Listerine Shown Effective Against Oral Gonorrhea

Via STAT:

Gargling with Listerine can eliminate gonorrhea throat infection, scientists reported on Tuesday in the journal Sexually Transmitted Infections. Scientists led by Dr. Eric Chow of the Melbourne Sexual Health Center ran two experiments. First they added Listerine Cool Mint or Total Care to lab dishes full of Neisseria gonorrhoeae bacteria. Undiluted, both flavors left zero bacteria alive in the dishes after a minute of exposure. Even diluted 4-to-1 they killed most of the microbes.

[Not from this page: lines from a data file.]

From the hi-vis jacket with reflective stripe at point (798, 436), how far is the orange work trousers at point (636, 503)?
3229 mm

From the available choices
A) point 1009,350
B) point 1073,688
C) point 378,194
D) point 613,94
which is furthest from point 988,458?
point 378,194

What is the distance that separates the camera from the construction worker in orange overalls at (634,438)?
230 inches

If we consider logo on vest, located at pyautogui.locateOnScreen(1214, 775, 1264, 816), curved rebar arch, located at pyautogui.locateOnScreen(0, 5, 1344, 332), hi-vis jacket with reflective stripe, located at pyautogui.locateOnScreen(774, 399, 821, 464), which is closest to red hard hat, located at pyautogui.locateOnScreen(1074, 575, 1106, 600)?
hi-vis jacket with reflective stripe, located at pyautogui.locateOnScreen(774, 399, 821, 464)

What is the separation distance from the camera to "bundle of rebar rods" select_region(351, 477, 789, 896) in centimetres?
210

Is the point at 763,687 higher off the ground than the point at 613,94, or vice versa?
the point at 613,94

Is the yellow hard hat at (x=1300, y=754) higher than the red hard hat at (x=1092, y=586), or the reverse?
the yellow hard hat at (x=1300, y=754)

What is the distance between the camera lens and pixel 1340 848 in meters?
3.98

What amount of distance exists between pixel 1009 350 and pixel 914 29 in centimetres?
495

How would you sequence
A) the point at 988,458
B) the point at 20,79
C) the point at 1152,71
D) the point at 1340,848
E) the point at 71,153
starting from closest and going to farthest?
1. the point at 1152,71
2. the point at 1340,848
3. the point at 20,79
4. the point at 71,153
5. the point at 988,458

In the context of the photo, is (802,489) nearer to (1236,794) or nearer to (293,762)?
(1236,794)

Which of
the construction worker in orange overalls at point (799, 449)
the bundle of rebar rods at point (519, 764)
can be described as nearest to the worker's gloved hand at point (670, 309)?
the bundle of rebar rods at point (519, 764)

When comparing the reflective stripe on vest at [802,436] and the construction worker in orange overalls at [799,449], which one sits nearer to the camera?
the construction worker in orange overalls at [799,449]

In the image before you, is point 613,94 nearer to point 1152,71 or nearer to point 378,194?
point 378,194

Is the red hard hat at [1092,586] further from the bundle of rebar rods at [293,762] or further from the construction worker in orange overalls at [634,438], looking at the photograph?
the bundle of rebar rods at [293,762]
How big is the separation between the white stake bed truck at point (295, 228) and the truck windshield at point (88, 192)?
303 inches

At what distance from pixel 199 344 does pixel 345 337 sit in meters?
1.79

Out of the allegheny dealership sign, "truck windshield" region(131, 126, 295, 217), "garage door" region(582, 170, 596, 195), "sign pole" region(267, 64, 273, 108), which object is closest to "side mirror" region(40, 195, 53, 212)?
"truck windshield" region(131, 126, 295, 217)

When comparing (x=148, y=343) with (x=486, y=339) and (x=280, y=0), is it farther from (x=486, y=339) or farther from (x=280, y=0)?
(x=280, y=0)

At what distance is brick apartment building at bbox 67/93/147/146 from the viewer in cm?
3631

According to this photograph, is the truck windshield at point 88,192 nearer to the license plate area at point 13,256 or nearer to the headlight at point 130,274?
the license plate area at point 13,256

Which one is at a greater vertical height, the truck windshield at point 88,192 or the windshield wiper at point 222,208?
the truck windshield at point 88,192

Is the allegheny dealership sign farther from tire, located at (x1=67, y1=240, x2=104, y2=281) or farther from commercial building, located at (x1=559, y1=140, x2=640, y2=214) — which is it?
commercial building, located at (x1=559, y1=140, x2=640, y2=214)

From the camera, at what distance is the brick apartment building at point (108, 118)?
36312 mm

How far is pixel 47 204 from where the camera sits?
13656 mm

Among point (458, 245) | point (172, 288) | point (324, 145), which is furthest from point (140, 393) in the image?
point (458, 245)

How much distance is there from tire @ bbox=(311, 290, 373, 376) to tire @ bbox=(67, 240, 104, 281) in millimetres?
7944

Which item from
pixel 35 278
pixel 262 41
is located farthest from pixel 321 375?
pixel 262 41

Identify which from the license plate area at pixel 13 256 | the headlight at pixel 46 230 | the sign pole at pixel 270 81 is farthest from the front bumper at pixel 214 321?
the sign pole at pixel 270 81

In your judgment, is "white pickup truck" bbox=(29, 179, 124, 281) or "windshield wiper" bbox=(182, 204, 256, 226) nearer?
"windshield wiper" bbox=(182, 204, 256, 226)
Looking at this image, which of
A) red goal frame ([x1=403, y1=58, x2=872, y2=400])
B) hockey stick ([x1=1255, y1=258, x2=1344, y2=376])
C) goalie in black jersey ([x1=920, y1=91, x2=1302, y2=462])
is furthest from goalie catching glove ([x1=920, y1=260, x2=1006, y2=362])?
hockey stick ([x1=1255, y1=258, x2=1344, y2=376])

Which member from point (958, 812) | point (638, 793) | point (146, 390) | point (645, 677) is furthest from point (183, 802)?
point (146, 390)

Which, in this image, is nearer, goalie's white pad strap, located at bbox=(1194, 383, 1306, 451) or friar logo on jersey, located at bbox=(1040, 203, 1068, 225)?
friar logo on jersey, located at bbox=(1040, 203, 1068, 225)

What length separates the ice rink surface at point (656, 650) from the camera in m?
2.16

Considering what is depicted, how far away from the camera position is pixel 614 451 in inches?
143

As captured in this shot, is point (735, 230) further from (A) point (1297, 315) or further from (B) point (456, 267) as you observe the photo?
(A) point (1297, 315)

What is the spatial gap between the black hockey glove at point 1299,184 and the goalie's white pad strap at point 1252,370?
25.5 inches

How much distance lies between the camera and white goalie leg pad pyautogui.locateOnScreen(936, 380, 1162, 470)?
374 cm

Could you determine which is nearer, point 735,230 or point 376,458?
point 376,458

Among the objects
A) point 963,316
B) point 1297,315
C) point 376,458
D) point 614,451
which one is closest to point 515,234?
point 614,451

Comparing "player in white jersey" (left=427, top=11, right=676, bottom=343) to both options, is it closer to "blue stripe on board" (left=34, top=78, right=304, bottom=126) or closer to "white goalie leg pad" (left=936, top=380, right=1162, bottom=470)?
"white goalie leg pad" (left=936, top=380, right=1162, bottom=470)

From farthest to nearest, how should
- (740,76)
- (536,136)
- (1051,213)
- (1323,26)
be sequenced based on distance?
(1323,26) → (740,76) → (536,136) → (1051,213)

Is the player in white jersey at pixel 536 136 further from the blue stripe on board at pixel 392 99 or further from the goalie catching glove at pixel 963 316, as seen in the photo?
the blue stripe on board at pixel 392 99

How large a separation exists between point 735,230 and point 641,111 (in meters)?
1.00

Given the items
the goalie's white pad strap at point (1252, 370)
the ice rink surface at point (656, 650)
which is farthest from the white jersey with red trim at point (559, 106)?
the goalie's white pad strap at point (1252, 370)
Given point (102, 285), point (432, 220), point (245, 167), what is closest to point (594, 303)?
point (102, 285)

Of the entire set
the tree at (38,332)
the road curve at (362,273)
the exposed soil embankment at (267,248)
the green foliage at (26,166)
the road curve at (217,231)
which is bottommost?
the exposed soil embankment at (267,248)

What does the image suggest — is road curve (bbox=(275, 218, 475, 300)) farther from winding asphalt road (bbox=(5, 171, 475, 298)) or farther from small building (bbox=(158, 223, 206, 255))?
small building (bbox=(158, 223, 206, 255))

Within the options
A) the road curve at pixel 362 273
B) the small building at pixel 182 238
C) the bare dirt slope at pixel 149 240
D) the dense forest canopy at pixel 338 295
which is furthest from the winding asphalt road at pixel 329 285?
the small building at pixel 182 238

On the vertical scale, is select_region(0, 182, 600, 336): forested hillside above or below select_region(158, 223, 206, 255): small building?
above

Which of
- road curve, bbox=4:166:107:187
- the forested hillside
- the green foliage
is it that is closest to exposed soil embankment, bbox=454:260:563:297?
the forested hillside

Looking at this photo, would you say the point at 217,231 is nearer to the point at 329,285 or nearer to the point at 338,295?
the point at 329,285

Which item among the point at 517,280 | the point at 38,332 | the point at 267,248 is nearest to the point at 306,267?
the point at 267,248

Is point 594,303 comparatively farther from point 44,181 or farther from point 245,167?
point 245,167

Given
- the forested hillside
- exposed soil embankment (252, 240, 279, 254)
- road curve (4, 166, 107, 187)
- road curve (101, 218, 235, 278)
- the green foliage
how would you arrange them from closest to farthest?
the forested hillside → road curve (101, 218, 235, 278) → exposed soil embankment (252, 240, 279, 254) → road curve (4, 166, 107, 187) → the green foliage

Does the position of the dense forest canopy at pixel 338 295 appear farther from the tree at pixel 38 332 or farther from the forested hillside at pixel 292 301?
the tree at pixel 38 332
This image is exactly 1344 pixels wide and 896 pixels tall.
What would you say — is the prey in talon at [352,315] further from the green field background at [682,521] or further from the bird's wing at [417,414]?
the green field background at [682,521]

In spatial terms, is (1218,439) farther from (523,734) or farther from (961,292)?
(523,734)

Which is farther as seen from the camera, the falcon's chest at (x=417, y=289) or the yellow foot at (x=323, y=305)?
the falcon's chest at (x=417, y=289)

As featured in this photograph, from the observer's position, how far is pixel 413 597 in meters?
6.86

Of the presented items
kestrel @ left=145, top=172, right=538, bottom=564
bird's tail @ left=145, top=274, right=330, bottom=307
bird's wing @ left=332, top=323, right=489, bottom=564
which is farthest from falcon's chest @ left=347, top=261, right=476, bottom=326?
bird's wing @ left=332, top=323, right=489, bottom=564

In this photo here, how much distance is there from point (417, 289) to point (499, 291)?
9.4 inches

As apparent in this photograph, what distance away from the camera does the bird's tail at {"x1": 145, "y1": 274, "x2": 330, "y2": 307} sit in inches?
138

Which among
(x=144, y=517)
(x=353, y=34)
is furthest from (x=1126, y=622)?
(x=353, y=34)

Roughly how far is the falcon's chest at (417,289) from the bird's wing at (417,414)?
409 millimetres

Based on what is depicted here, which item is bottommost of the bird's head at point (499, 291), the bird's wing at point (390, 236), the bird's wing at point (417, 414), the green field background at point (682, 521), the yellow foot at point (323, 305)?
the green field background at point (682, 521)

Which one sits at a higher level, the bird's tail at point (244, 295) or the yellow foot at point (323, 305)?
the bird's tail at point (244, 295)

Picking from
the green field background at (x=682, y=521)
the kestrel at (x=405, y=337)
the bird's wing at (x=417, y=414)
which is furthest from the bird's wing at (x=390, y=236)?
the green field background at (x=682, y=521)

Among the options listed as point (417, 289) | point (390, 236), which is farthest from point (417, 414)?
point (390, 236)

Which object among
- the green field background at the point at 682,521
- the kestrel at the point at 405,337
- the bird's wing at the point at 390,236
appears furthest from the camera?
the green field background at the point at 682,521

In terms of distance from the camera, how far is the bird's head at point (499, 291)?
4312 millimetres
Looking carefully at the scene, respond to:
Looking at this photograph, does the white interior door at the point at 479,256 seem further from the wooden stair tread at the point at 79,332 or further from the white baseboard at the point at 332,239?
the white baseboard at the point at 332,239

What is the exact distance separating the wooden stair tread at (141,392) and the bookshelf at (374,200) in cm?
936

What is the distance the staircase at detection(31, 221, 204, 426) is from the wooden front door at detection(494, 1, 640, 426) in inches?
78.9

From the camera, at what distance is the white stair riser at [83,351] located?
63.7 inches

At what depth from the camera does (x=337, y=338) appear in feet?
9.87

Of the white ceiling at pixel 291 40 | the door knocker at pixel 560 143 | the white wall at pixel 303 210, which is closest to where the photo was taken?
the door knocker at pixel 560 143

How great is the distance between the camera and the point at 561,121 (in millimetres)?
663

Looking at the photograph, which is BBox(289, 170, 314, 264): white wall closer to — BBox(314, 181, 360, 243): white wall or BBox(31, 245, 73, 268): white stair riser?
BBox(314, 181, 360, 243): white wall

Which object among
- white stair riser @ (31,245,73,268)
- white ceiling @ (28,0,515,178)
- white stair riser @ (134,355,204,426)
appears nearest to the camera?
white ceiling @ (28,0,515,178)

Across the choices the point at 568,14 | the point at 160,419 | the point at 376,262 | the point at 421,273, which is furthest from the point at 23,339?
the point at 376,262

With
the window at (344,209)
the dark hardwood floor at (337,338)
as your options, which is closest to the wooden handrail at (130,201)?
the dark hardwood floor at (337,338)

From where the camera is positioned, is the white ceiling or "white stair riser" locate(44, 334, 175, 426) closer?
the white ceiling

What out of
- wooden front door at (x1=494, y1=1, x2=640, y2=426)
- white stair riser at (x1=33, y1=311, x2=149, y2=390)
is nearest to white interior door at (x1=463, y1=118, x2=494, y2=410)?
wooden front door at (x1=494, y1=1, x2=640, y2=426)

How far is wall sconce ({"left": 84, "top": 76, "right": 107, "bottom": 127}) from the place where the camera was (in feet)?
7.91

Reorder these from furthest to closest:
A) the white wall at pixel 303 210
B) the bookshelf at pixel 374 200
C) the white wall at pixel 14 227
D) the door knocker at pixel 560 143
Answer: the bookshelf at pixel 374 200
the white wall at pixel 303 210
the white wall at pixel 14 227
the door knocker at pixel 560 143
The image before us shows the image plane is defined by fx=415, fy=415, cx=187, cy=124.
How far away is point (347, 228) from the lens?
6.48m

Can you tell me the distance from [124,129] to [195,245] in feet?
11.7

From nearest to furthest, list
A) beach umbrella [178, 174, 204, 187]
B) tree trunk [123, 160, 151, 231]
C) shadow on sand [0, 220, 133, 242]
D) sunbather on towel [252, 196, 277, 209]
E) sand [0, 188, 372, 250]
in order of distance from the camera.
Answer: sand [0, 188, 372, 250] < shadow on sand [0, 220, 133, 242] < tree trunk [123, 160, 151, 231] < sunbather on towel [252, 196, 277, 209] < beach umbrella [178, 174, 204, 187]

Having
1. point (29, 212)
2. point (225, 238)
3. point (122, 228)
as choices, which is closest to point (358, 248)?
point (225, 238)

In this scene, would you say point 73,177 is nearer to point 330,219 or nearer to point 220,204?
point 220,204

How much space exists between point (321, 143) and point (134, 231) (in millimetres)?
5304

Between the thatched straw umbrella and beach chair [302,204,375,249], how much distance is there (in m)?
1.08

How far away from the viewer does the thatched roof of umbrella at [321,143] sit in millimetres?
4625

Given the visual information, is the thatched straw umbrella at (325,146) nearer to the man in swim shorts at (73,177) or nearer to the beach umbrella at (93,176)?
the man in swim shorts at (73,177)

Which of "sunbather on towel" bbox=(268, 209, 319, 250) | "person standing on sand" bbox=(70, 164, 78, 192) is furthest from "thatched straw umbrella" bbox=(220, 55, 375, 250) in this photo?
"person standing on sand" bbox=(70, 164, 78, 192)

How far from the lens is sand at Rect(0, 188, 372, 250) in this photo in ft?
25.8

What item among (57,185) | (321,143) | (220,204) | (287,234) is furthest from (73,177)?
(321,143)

Then the researchers enrolled men who have sex with men, and who tested positive for gonorrhea in their mouth or throat, in a randomized clinical trial: 104 rinsed and gargled once with Cool Mint, 92 did so with saline. Five minutes later, 84 percent of the saline group still tested positive for gonorrhea on a throat culture. Only 52 percent of the Listerine users did. Testing negative “means there is no viable N. gonorrhoeae present on the swab,” Chow said.

There’s a remote possibility that there were viable bacteria on the throat culture, but in amounts too small to detect. And testing people five minutes after they gargled doesn’t show whether Listerine had more than a short-lived effect. On the other hand, in the lab bench study the microbes, once gone, stayed gone. And the finding that a single gargle eliminated gonorrhea bacteria in the throats of nearly half the men raises the possibility that doing it regularly might keep the microbes away and prevent gonorrhea transmission through oral sex.

Oral gonorrhea is usually symptom-free but still highly communicable.